▸ Exercise instructions
Locate each line in the material below that contains the word "camera" and copy those lines out in full.

▸ Dataset
□ □ □ □ □
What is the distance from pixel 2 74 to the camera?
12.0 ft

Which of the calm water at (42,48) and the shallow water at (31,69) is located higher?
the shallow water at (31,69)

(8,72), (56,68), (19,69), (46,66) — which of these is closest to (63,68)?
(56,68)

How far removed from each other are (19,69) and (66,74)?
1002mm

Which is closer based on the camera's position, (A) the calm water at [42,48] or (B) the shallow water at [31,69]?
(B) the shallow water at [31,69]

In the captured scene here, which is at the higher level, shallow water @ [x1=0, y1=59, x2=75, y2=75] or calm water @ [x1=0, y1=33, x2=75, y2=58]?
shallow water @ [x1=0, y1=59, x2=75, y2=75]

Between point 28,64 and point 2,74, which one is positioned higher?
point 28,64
□ □ □ □ □
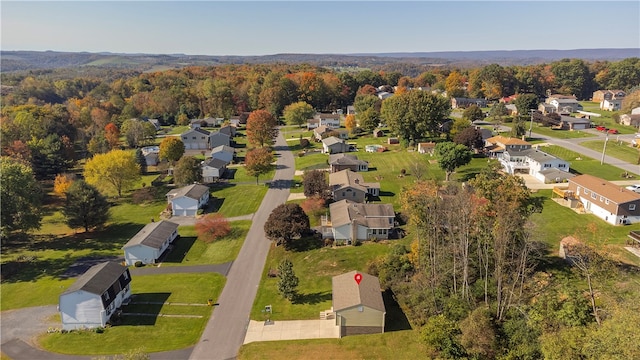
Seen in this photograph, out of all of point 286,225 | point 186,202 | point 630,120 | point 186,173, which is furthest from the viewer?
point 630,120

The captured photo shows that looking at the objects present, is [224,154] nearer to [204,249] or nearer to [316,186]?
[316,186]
□ □ □ □ □
▸ Full answer
What is the distance from pixel 2 74 to the camera?
Which is closer based on the camera's position, (A) the calm water at [42,48] or (B) the shallow water at [31,69]?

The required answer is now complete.